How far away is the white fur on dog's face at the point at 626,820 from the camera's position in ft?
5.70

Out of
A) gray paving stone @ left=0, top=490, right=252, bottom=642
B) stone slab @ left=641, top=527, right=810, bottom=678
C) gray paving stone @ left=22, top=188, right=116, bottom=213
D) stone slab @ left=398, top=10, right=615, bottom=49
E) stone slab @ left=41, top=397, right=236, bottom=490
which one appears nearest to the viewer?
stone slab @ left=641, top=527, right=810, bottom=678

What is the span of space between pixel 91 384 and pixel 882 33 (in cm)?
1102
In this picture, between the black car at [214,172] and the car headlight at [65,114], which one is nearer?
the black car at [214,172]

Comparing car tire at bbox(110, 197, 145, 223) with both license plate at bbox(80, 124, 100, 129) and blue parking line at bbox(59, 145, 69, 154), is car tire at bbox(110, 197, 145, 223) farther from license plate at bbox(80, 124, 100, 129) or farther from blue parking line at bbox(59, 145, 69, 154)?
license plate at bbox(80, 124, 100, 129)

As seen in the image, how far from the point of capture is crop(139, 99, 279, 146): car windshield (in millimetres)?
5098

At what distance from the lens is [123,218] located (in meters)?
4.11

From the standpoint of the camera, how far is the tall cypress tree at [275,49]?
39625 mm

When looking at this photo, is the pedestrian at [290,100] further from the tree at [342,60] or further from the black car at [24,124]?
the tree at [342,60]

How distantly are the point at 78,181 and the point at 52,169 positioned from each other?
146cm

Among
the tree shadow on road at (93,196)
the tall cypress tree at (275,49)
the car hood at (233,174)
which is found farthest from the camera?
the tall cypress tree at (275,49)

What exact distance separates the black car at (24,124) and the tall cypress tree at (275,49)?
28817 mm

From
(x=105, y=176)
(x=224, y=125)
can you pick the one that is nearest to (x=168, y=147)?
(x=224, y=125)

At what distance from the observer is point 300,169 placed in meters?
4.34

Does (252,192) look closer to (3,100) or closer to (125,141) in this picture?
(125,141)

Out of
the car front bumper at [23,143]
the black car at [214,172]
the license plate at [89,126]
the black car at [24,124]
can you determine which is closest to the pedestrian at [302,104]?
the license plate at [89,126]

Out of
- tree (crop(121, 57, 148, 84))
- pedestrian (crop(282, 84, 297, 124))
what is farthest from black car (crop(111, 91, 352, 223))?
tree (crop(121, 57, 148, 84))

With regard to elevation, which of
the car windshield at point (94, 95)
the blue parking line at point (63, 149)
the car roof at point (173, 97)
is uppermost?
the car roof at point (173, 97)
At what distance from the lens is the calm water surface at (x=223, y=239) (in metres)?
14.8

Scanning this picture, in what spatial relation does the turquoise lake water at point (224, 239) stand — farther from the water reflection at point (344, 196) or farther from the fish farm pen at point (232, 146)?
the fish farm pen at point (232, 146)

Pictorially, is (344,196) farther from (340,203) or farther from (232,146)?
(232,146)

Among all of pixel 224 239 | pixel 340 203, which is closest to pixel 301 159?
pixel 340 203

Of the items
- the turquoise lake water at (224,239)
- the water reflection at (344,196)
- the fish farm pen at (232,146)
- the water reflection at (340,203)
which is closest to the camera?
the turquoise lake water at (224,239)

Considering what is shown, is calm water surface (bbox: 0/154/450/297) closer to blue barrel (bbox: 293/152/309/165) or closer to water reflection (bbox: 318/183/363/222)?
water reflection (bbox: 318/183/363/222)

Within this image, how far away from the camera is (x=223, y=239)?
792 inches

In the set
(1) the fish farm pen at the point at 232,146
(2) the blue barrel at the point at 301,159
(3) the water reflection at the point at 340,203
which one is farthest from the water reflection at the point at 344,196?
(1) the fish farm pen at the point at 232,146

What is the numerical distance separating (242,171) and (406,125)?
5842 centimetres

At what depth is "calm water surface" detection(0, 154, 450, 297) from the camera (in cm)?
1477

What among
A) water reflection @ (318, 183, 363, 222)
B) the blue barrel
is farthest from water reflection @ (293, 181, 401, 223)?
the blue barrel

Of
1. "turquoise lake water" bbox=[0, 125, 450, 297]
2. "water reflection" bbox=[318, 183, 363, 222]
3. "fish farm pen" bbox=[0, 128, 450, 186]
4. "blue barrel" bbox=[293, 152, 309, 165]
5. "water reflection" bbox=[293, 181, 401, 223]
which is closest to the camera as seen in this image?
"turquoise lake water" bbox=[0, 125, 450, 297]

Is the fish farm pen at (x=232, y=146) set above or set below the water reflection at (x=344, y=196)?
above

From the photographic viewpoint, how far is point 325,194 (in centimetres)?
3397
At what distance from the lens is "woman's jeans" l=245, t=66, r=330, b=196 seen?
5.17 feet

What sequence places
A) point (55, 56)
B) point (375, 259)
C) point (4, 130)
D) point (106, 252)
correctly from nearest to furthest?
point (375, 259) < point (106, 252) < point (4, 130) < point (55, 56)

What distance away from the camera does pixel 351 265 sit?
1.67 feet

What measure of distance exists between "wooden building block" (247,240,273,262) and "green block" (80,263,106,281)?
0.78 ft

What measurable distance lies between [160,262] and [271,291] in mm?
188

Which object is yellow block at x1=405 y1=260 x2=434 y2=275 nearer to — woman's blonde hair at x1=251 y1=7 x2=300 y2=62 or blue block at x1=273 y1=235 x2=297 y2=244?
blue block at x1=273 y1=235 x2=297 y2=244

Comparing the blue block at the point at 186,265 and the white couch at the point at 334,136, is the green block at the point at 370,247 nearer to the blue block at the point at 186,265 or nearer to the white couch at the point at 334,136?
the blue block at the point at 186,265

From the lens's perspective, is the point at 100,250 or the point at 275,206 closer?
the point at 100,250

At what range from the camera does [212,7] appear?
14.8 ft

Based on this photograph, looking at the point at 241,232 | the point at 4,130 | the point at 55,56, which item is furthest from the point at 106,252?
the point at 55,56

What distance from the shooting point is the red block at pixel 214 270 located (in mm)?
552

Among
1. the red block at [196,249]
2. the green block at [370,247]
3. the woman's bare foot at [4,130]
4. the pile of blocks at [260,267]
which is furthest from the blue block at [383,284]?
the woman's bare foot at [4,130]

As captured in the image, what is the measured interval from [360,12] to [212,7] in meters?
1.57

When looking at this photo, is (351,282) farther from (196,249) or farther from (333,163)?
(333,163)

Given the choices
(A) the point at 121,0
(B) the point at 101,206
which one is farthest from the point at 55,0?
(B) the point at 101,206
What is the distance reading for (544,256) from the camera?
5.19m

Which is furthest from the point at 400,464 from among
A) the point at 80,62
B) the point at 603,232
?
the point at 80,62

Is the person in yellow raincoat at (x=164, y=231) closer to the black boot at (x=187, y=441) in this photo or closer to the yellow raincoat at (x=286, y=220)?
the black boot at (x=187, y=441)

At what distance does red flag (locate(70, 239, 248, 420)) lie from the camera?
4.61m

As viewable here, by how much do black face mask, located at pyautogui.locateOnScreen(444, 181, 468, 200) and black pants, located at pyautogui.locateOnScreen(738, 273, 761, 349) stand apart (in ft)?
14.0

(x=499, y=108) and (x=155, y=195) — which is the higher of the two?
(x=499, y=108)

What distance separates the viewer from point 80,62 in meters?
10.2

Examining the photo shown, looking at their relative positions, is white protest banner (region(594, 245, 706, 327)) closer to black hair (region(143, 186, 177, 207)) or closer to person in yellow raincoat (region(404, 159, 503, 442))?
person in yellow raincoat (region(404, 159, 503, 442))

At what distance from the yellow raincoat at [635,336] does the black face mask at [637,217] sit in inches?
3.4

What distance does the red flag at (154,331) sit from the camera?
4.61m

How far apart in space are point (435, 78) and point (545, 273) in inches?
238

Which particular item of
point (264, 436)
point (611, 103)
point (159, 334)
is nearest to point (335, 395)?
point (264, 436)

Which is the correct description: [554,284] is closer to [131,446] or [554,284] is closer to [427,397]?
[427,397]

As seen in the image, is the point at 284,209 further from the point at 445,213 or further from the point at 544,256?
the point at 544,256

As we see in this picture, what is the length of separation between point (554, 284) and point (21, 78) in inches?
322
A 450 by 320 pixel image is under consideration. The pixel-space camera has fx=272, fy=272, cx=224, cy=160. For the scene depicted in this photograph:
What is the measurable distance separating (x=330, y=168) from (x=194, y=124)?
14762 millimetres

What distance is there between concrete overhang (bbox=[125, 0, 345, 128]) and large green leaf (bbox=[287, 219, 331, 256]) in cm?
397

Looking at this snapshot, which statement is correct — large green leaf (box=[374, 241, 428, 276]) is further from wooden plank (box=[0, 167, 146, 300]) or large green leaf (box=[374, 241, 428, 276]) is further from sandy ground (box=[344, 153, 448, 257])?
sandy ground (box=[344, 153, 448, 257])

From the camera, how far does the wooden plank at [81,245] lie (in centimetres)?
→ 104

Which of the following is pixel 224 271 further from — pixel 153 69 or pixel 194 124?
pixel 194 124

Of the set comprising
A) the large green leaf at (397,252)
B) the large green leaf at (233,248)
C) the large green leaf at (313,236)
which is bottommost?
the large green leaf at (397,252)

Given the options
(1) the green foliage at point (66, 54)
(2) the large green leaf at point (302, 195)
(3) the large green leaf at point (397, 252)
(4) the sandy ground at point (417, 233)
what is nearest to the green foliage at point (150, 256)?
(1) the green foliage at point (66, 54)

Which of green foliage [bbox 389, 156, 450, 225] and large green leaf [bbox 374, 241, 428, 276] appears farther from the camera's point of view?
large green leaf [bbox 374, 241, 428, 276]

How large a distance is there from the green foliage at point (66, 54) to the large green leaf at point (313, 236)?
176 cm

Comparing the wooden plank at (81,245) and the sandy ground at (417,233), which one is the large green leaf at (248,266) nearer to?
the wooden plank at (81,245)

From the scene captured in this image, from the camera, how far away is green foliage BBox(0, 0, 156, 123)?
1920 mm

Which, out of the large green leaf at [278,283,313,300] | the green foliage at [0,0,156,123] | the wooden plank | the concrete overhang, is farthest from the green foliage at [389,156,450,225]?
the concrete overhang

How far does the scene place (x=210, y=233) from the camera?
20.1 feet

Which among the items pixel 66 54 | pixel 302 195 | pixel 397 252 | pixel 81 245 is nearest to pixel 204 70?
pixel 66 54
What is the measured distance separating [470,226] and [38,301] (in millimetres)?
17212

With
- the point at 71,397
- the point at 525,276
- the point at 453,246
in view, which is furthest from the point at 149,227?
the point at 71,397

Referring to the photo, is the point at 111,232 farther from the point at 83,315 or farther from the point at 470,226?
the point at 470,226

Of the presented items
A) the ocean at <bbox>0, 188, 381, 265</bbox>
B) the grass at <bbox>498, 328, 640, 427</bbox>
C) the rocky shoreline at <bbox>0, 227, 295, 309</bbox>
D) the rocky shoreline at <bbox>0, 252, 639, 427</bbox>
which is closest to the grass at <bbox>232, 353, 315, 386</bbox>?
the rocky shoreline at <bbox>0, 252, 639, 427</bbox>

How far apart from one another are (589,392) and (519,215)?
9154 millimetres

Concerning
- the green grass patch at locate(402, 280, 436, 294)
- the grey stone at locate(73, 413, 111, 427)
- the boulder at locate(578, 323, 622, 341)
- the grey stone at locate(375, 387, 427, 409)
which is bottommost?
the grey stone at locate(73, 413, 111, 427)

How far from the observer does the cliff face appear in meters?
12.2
::::::::::
◆ Exercise instructions
How many lines of the material contain the word "closest"? Give only the number.

◆ Task solution
5